There’s also IBM’s hybrid cloud offering, called IBM Cloud Private, which enables workload mobility and management between on-premises data centers and several clouds including IBM Cloud, AWS, Microsoft Azure, and VMware private clouds. Oracle’s got a hybrid product that runs Oracle’s cloud software stack on premises (on Oracle hardware) as well as in Oracle’s public cloud.
And then there’s VMware Cloud on AWS, which has been rolling out new releases every six months since it launched last summer. Although this service isn’t tied to a single hardware vendor, because of its cozy relationship with (and 81 percent ownership of VMware), Dell EMC does benefits from this hybrid cloud partnership as well.
“VMware Cloud on AWS has a lot of legs because AWS is still the poster child for cloud,” Kerravala said. “And VMware is the de facto standard virtualization platform. As we move to a containerized world, we’ll see if that remains the case. But for now, that should bear Dell EMC a lot of fruit in that their infrastructure develops in lockstep with VMware innovation.”
‘Dark Horse’ Azure
“The dark horse is Azure and Azure Stack,” he added. “Microsoft might end up being the long-term winner in the cloud.”
Microsoft’s hybrid cloud software stack runs on hardware from several vendors including Cisco, Dell EMC, Hewlett Packard Enterprise, Huawei, and Lenovo. And while AWS “blows it away” when it comes to services offered, “Microsoft has so much knowledge of worker behavior,” Kerravala said. Much of this learning comes from Office 365, but the company is also adding to its data via its machine learning and artificial intelligence (AI) products.
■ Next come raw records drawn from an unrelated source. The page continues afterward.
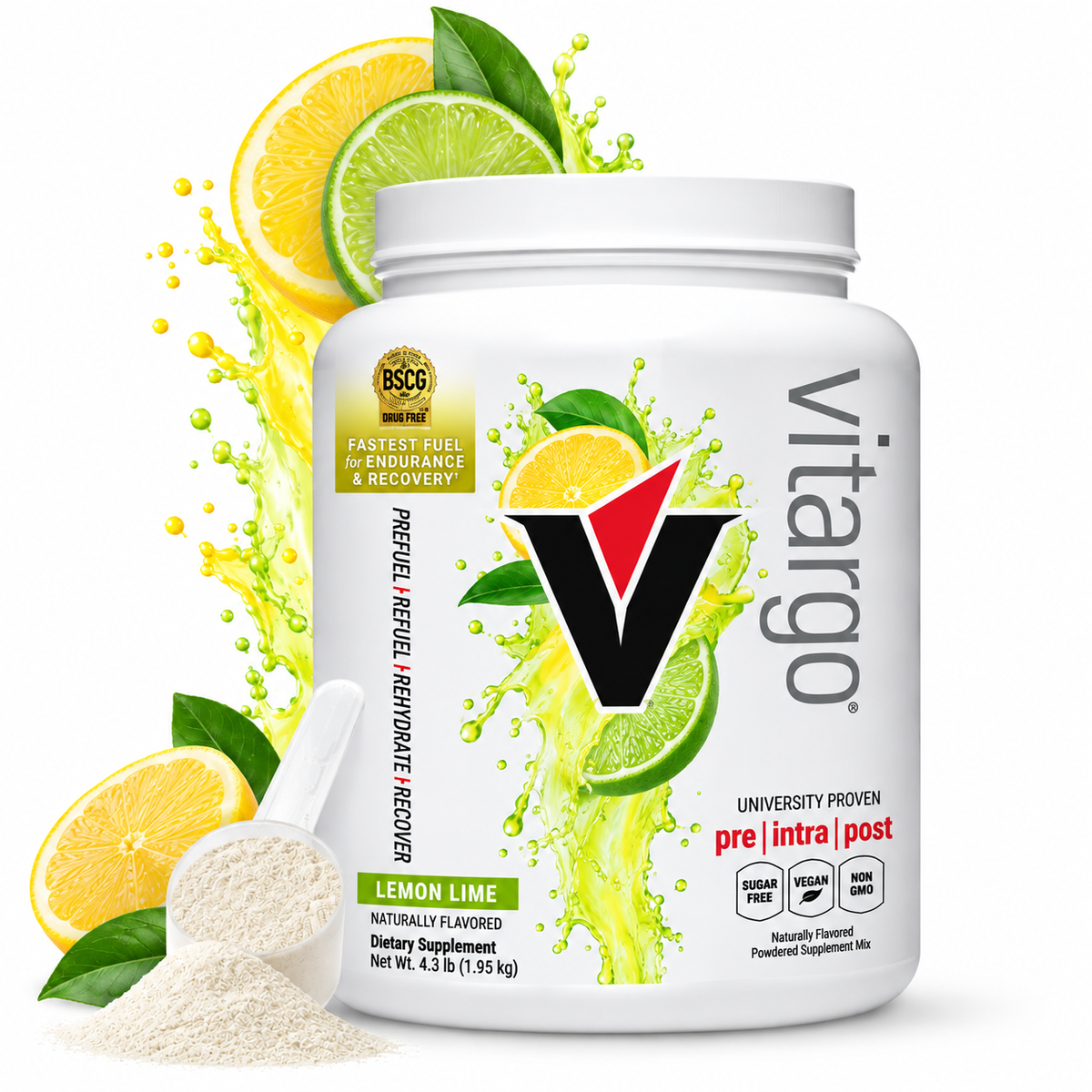 Vitargo Post Workout – Lemon Lime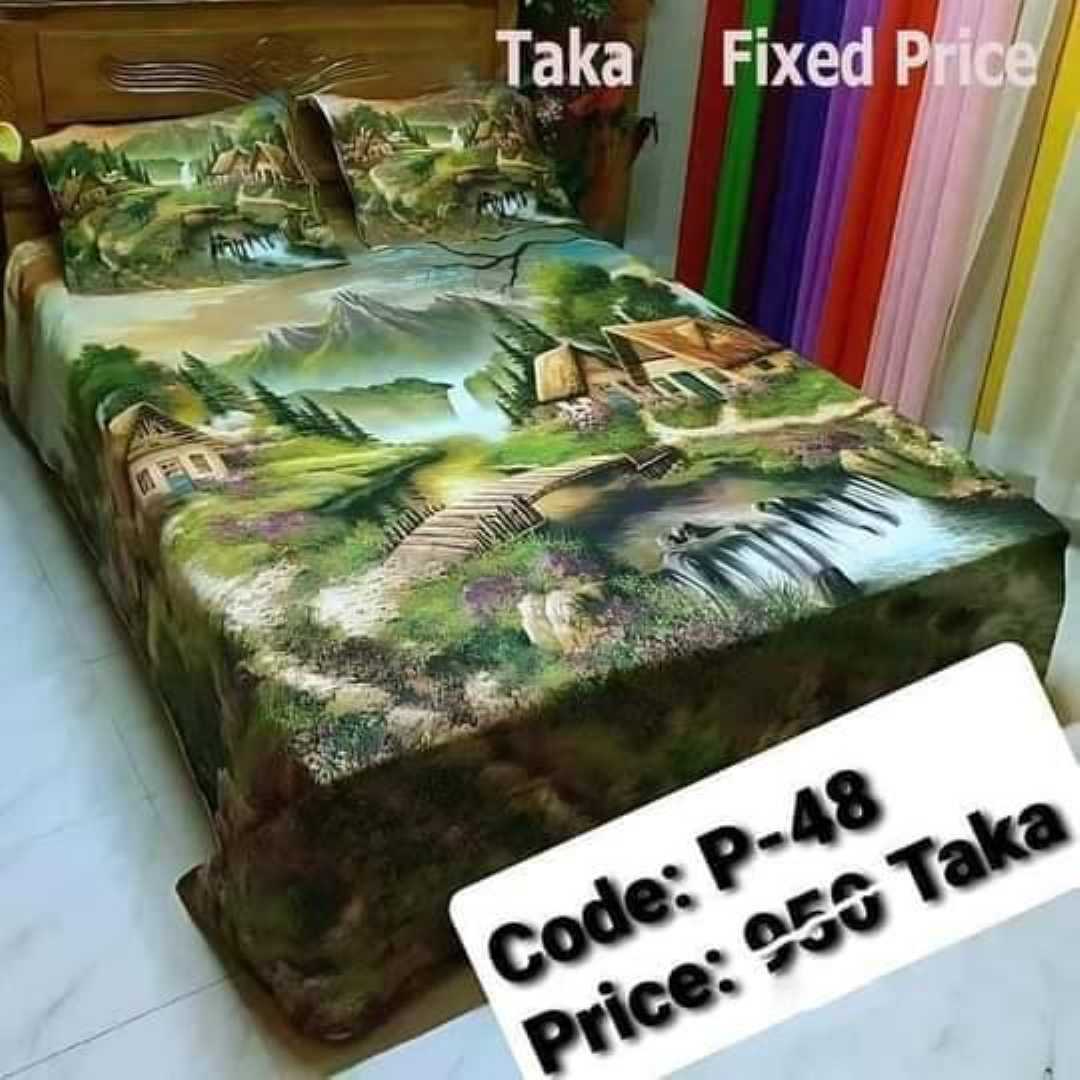 Luxury,King,size,Bed,Sheet,with,Matching,Pillow,covers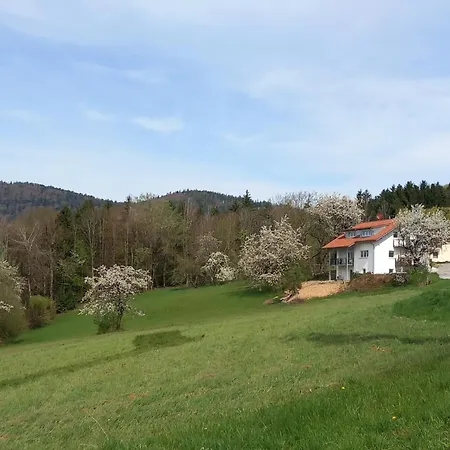 Ferienwohnung Haus Panorama Lalling Exterior foto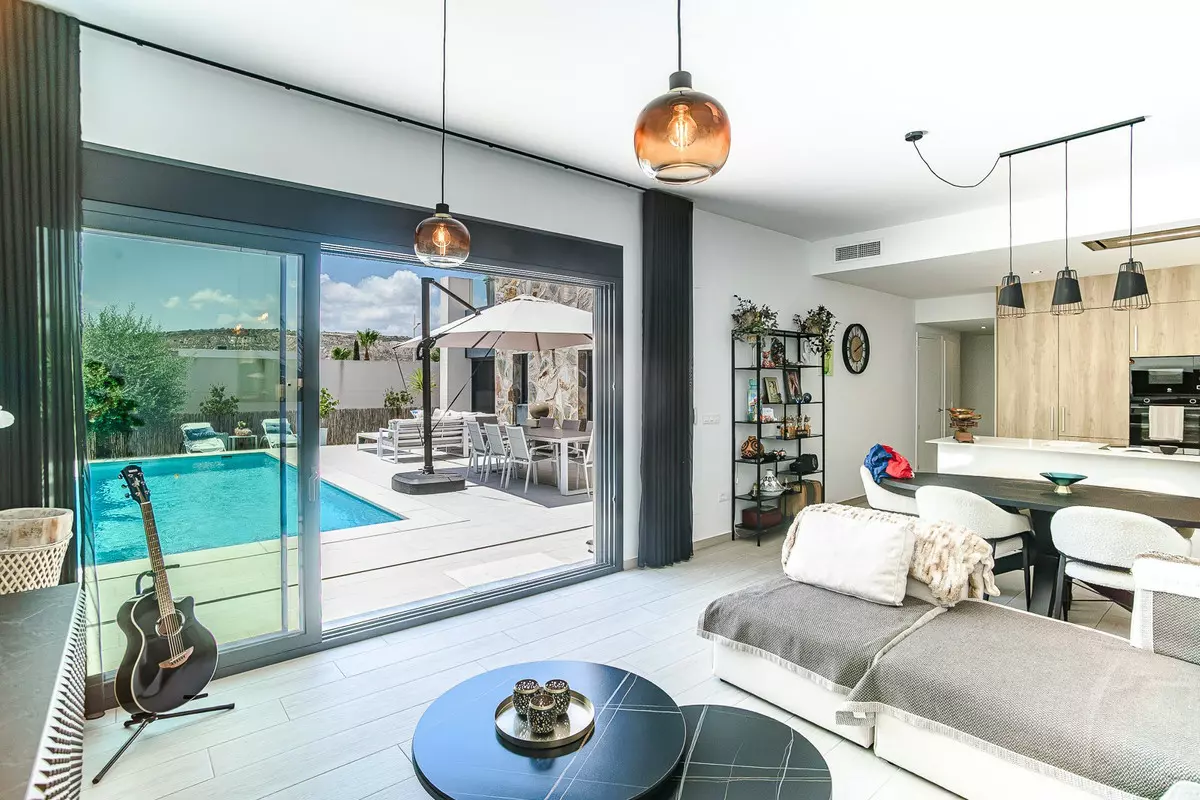 3-bedroom Villa In Algorfa, Spain (120 M²)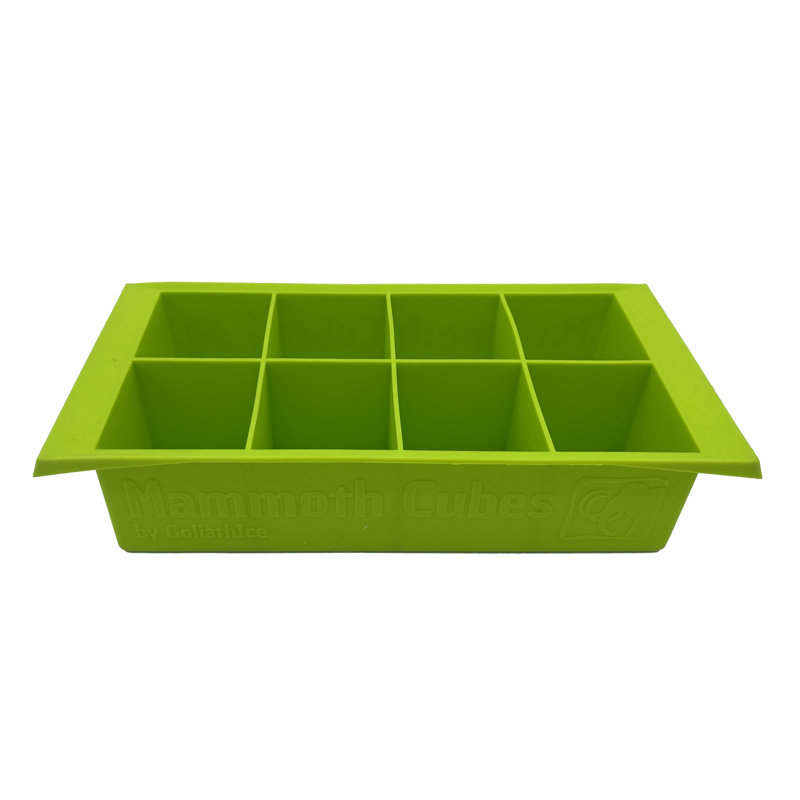 Mammoth Ice Cube Tray, Green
“What Google knows about you in your personal life, Microsoft knows about you in your work like,” Kerravala said. “And Azure and Azure Stack is a good hybrid offering.”
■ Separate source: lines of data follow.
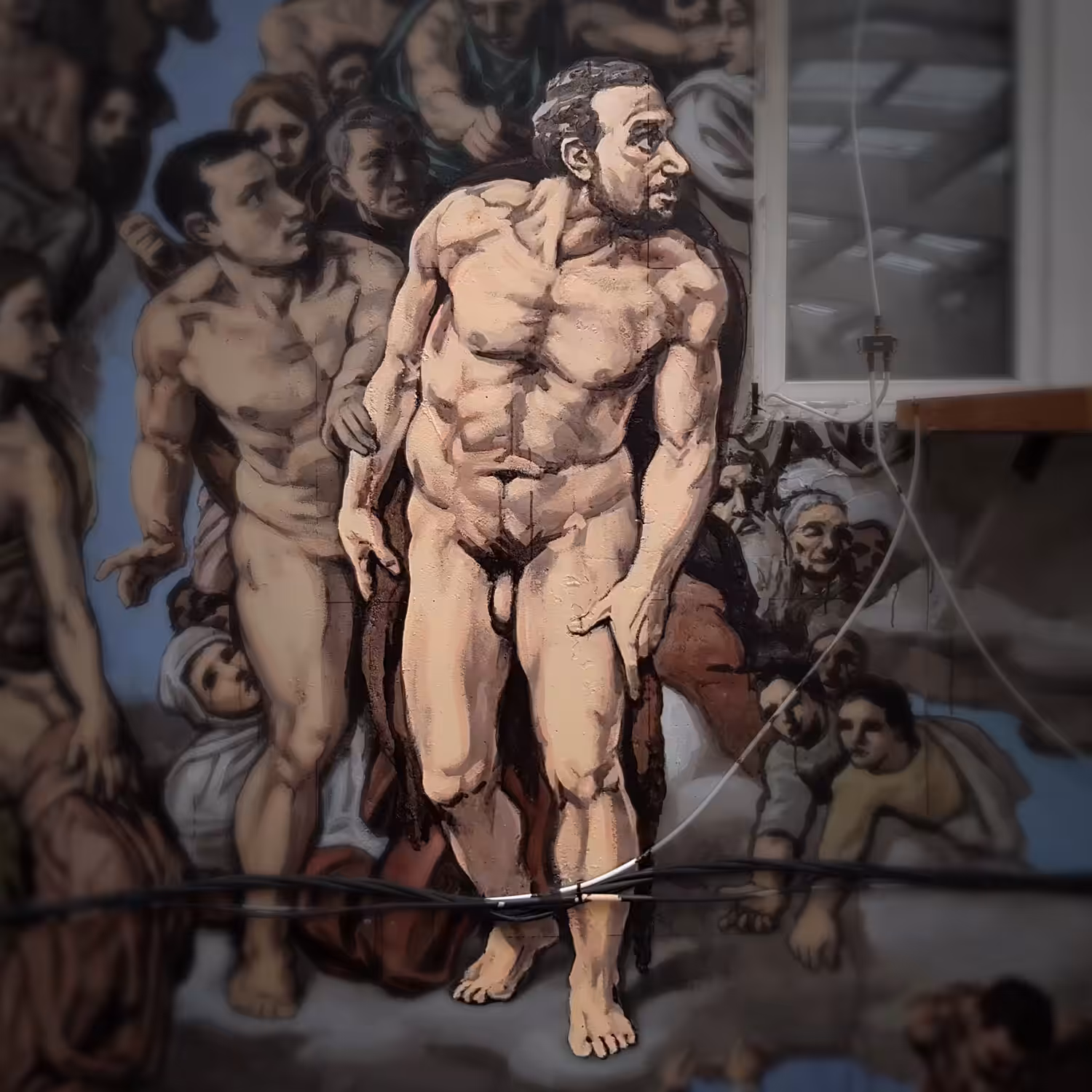 The Underground Sistine Chapel: 003 - St. John the Baptist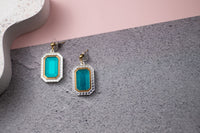 Emerald Earrings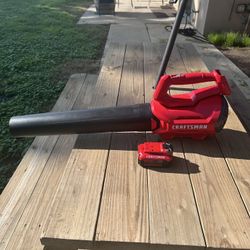 Craftsman V20 Blower W/Battery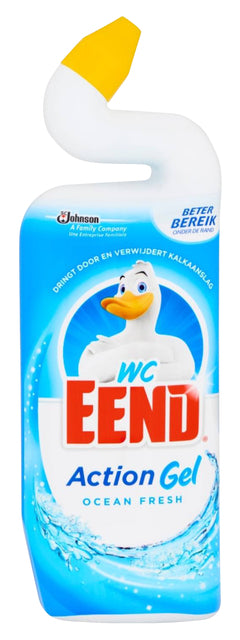 WC-Ente - Sanitärreiniger WC-Ente ozeanfrisch 750ml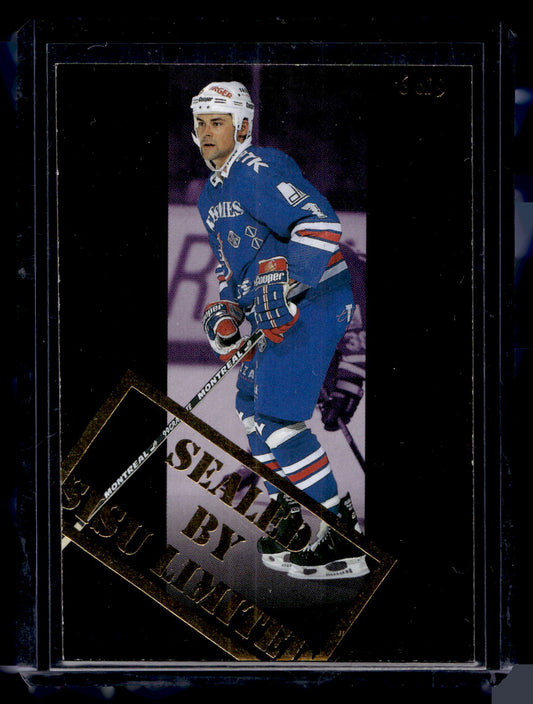 1995-96 Sisu Limited - Signed and Sealed - Teppo Numminen #6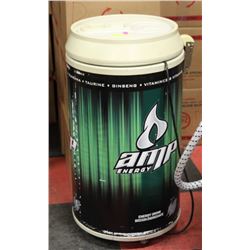 AMP ENERGY COOLER.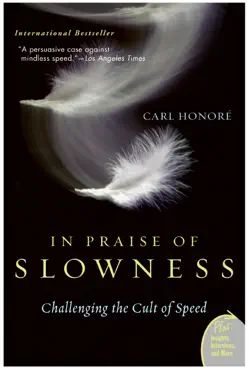 in praise of slowness book cover image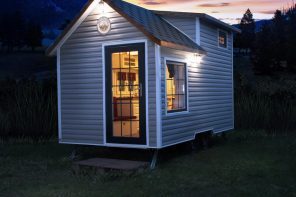 This 20-Foot Tiny Home by Is Built for Nomads Who Refuse to Compromise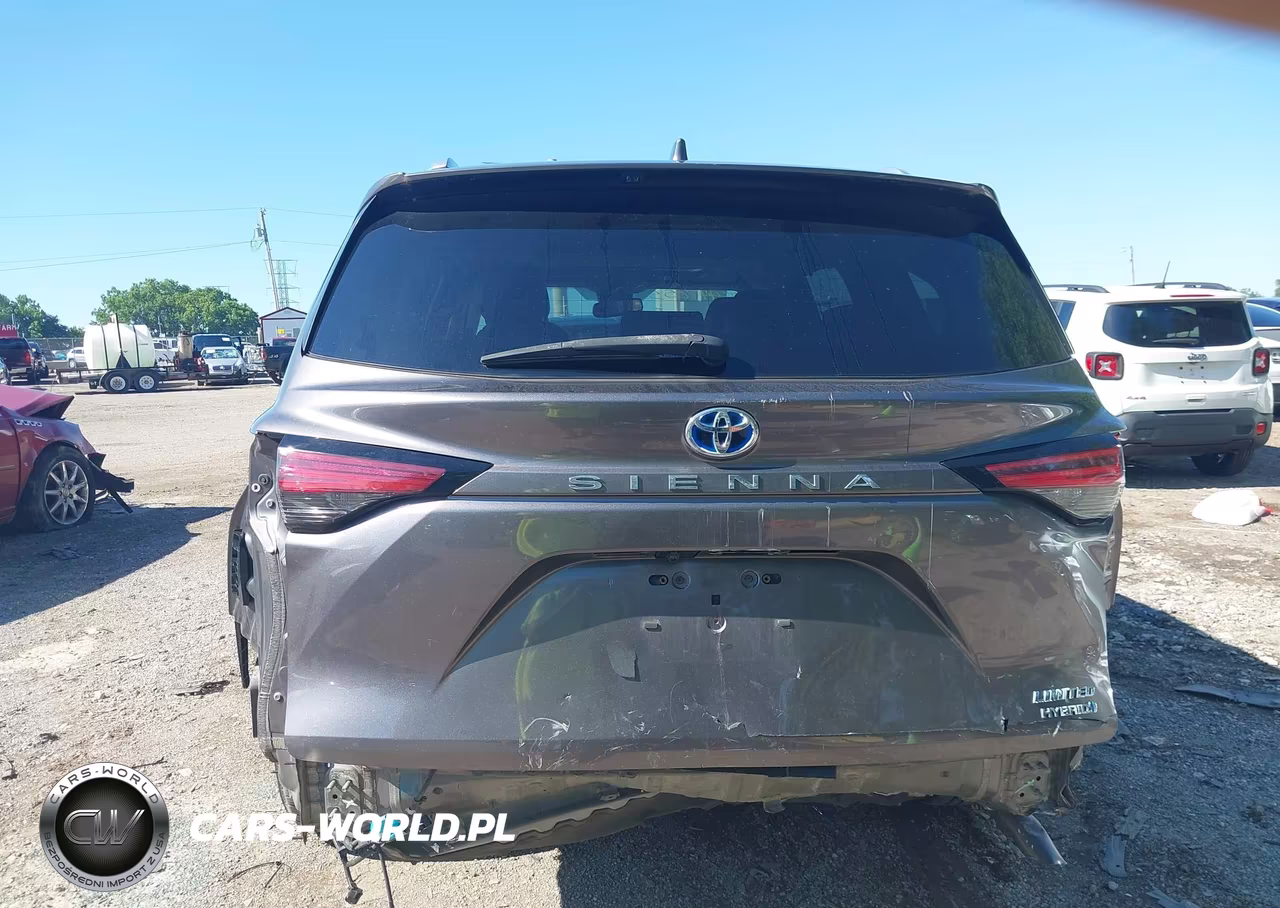 2021 Toyota Sienna Limited VIN:5TDZRKEC3MS029071 - 17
But Kerravala’s not discounting the Cisco-Google hybrid cloud just yet. He says the Cisco contact center and Google AI integration is a solid use case. “Cisco has the data, the call center infrastructure, but they don’t have the maturity in AI that Google does,” he explained. “Everything I’ve read about digital transformation says the key differentiator will be in the areas of customer service. And if that’s true, then the Google-Cisco partnership is the low-hanging fruit.”